What you have to do:
Your task is to write out all of the records once more, exactly.

Input data:
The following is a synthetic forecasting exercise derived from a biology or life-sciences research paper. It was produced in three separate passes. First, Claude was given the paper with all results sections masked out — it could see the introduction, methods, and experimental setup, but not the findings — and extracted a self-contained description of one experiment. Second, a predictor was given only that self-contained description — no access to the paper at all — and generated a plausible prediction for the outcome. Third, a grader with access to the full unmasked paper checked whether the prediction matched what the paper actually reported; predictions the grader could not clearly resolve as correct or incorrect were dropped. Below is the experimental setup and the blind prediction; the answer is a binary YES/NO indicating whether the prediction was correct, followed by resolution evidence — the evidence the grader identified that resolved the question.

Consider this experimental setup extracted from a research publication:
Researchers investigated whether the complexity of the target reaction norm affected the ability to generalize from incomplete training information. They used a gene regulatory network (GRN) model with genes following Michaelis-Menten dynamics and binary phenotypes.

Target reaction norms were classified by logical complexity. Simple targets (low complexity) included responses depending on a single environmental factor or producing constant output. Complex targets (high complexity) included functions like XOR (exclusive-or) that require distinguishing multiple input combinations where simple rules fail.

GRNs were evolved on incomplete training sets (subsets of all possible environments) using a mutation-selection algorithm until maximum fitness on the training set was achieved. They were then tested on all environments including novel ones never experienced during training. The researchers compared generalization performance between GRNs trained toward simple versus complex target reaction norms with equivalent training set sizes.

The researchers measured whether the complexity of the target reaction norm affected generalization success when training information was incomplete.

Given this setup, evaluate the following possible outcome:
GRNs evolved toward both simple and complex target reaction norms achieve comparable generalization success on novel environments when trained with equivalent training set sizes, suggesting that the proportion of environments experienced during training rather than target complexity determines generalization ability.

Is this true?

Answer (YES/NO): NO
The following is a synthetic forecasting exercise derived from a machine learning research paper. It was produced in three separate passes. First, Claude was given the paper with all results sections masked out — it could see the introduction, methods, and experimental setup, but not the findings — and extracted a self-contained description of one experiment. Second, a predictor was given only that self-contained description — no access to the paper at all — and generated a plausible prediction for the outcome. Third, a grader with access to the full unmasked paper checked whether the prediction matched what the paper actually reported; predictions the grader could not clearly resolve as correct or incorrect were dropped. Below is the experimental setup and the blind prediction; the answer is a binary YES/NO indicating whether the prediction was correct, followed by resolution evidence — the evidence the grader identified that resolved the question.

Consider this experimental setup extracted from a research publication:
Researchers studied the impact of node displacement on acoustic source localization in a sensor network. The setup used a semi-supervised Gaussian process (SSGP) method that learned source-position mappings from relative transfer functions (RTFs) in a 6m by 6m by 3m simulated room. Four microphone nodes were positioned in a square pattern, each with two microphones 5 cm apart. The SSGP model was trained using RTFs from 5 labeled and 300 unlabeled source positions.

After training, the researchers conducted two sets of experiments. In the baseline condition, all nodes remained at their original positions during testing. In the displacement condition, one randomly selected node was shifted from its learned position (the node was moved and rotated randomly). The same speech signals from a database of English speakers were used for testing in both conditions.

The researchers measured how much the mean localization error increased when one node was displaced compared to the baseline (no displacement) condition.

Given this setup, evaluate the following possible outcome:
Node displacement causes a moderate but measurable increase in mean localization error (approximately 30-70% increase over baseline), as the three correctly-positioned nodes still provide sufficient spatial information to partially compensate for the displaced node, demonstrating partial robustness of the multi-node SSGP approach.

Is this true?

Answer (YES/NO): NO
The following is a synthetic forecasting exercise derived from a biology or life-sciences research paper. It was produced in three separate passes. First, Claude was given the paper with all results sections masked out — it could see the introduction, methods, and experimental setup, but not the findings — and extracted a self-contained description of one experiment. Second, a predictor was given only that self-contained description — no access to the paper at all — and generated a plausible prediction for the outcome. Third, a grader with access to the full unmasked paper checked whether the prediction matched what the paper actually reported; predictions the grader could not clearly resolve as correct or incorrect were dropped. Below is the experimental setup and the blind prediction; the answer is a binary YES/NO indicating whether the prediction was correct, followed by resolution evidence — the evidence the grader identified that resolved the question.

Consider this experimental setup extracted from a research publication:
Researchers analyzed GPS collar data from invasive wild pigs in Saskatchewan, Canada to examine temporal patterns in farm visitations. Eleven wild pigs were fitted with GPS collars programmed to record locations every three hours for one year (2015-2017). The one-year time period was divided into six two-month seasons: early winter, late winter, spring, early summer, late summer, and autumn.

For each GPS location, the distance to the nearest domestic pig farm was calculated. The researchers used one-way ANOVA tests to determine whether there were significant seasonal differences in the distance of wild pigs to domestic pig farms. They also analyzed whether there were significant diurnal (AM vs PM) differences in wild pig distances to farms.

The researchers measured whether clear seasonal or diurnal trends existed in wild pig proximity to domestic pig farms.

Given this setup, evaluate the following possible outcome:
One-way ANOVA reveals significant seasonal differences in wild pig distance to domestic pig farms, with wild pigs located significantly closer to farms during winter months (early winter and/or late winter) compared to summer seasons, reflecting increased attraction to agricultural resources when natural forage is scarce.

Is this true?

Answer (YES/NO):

Answer section:
The following is a synthetic forecasting exercise derived from a biology or life-sciences research paper. It was produced in three separate passes. First, Claude was given the paper with all results sections masked out — it could see the introduction, methods, and experimental setup, but not the findings — and extracted a self-contained description of one experiment. Second, a predictor was given only that self-contained description — no access to the paper at all — and generated a plausible prediction for the outcome. Third, a grader with access to the full unmasked paper checked whether the prediction matched what the paper actually reported; predictions the grader could not clearly resolve as correct or incorrect were dropped. Below is the experimental setup and the blind prediction; the answer is a binary YES/NO indicating whether the prediction was correct, followed by resolution evidence — the evidence the grader identified that resolved the question.

Consider this experimental setup extracted from a research publication:
Researchers investigated whether the complexity of the target reaction norm affected the ability to generalize from incomplete training information. They used a gene regulatory network (GRN) model with genes following Michaelis-Menten dynamics and binary phenotypes.

Target reaction norms were classified by logical complexity. Simple targets (low complexity) included responses depending on a single environmental factor or producing constant output. Complex targets (high complexity) included functions like XOR (exclusive-or) that require distinguishing multiple input combinations where simple rules fail.

GRNs were evolved on incomplete training sets (subsets of all possible environments) using a mutation-selection algorithm until maximum fitness on the training set was achieved. They were then tested on all environments including novel ones never experienced during training. The researchers compared generalization performance between GRNs trained toward simple versus complex target reaction norms with equivalent training set sizes.

The researchers measured whether the complexity of the target reaction norm affected generalization success when training information was incomplete.

Given this setup, evaluate the following possible outcome:
GRNs evolved toward both simple and complex target reaction norms achieve comparable generalization success on novel environments when trained with equivalent training set sizes, suggesting that the proportion of environments experienced during training rather than target complexity determines generalization ability.

Is this true?

Answer (YES/NO): NO
The following is a synthetic forecasting exercise derived from a machine learning research paper. It was produced in three separate passes. First, Claude was given the paper with all results sections masked out — it could see the introduction, methods, and experimental setup, but not the findings — and extracted a self-contained description of one experiment. Second, a predictor was given only that self-contained description — no access to the paper at all — and generated a plausible prediction for the outcome. Third, a grader with access to the full unmasked paper checked whether the prediction matched what the paper actually reported; predictions the grader could not clearly resolve as correct or incorrect were dropped. Below is the experimental setup and the blind prediction; the answer is a binary YES/NO indicating whether the prediction was correct, followed by resolution evidence — the evidence the grader identified that resolved the question.

Consider this experimental setup extracted from a research publication:
Researchers studied the impact of node displacement on acoustic source localization in a sensor network. The setup used a semi-supervised Gaussian process (SSGP) method that learned source-position mappings from relative transfer functions (RTFs) in a 6m by 6m by 3m simulated room. Four microphone nodes were positioned in a square pattern, each with two microphones 5 cm apart. The SSGP model was trained using RTFs from 5 labeled and 300 unlabeled source positions.

After training, the researchers conducted two sets of experiments. In the baseline condition, all nodes remained at their original positions during testing. In the displacement condition, one randomly selected node was shifted from its learned position (the node was moved and rotated randomly). The same speech signals from a database of English speakers were used for testing in both conditions.

The researchers measured how much the mean localization error increased when one node was displaced compared to the baseline (no displacement) condition.

Given this setup, evaluate the following possible outcome:
Node displacement causes a moderate but measurable increase in mean localization error (approximately 30-70% increase over baseline), as the three correctly-positioned nodes still provide sufficient spatial information to partially compensate for the displaced node, demonstrating partial robustness of the multi-node SSGP approach.

Is this true?

Answer (YES/NO): NO
The following is a synthetic forecasting exercise derived from a biology or life-sciences research paper. It was produced in three separate passes. First, Claude was given the paper with all results sections masked out — it could see the introduction, methods, and experimental setup, but not the findings — and extracted a self-contained description of one experiment. Second, a predictor was given only that self-contained description — no access to the paper at all — and generated a plausible prediction for the outcome. Third, a grader with access to the full unmasked paper checked whether the prediction matched what the paper actually reported; predictions the grader could not clearly resolve as correct or incorrect were dropped. Below is the experimental setup and the blind prediction; the answer is a binary YES/NO indicating whether the prediction was correct, followed by resolution evidence — the evidence the grader identified that resolved the question.

Consider this experimental setup extracted from a research publication:
Researchers analyzed GPS collar data from invasive wild pigs in Saskatchewan, Canada to examine temporal patterns in farm visitations. Eleven wild pigs were fitted with GPS collars programmed to record locations every three hours for one year (2015-2017). The one-year time period was divided into six two-month seasons: early winter, late winter, spring, early summer, late summer, and autumn.

For each GPS location, the distance to the nearest domestic pig farm was calculated. The researchers used one-way ANOVA tests to determine whether there were significant seasonal differences in the distance of wild pigs to domestic pig farms. They also analyzed whether there were significant diurnal (AM vs PM) differences in wild pig distances to farms.

The researchers measured whether clear seasonal or diurnal trends existed in wild pig proximity to domestic pig farms.

Given this setup, evaluate the following possible outcome:
One-way ANOVA reveals significant seasonal differences in wild pig distance to domestic pig farms, with wild pigs located significantly closer to farms during winter months (early winter and/or late winter) compared to summer seasons, reflecting increased attraction to agricultural resources when natural forage is scarce.

Is this true?

Answer (YES/NO):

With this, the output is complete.